Without changing a character, output all of the records.

Start of SUPPLIED RECORDS

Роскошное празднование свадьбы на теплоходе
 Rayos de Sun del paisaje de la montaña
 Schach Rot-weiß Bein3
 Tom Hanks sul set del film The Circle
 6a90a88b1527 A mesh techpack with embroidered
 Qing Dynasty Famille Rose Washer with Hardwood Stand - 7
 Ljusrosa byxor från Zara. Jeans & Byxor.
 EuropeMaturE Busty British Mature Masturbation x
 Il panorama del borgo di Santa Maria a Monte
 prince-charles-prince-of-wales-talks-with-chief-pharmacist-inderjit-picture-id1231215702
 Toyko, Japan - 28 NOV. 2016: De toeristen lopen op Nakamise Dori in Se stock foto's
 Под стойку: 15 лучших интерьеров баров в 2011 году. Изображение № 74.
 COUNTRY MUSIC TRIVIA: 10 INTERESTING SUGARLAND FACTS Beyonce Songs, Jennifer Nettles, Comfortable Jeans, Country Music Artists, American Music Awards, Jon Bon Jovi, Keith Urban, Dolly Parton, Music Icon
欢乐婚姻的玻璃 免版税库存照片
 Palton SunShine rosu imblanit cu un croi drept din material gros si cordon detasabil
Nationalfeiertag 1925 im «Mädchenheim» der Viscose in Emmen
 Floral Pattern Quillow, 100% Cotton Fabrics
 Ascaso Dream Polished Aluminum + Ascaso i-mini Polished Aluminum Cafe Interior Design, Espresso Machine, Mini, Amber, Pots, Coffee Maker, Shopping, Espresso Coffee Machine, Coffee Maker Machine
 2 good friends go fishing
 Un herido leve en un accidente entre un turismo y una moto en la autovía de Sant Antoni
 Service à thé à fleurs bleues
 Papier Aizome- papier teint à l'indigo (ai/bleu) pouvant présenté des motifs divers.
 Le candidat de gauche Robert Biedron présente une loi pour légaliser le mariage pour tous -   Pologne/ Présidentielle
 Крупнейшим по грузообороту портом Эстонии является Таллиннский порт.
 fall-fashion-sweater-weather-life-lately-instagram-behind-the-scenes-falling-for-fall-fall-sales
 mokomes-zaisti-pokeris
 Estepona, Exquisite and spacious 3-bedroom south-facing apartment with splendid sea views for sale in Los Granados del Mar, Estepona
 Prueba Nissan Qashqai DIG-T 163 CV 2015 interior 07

End of SUPPLIED RECORDS

• [COMPLETED EXERCISE]:
Роскошное празднование свадьбы на теплоходе
 Rayos de Sun del paisaje de la montaña
 Schach Rot-weiß Bein3
 Tom Hanks sul set del film The Circle
 6a90a88b1527 A mesh techpack with embroidered
 Qing Dynasty Famille Rose Washer with Hardwood Stand - 7
 Ljusrosa byxor från Zara. Jeans & Byxor.
 EuropeMaturE Busty British Mature Masturbation x
 Il panorama del borgo di Santa Maria a Monte
 prince-charles-prince-of-wales-talks-with-chief-pharmacist-inderjit-picture-id1231215702
 Toyko, Japan - 28 NOV. 2016: De toeristen lopen op Nakamise Dori in Se stock foto's
 Под стойку: 15 лучших интерьеров баров в 2011 году. Изображение № 74.
 COUNTRY MUSIC TRIVIA: 10 INTERESTING SUGARLAND FACTS Beyonce Songs, Jennifer Nettles, Comfortable Jeans, Country Music Artists, American Music Awards, Jon Bon Jovi, Keith Urban, Dolly Parton, Music Icon
欢乐婚姻的玻璃 免版税库存照片
 Palton SunShine rosu imblanit cu un croi drept din material gros si cordon detasabil
Nationalfeiertag 1925 im «Mädchenheim» der Viscose in Emmen
 Floral Pattern Quillow, 100% Cotton Fabrics
 Ascaso Dream Polished Aluminum + Ascaso i-mini Polished Aluminum Cafe Interior Design, Espresso Machine, Mini, Amber, Pots, Coffee Maker, Shopping, Espresso Coffee Machine, Coffee Maker Machine
 2 good friends go fishing
 Un herido leve en un accidente entre un turismo y una moto en la autovía de Sant Antoni
 Service à thé à fleurs bleues
 Papier Aizome- papier teint à l'indigo (ai/bleu) pouvant présenté des motifs divers.
 Le candidat de gauche Robert Biedron présente une loi pour légaliser le mariage pour tous -   Pologne/ Présidentielle
 Крупнейшим по грузообороту портом Эстонии является Таллиннский порт.
 fall-fashion-sweater-weather-life-lately-instagram-behind-the-scenes-falling-for-fall-fall-sales
 mokomes-zaisti-pokeris
 Estepona, Exquisite and spacious 3-bedroom south-facing apartment with splendid sea views for sale in Los Granados del Mar, Estepona
 Prueba Nissan Qashqai DIG-T 163 CV 2015 interior 07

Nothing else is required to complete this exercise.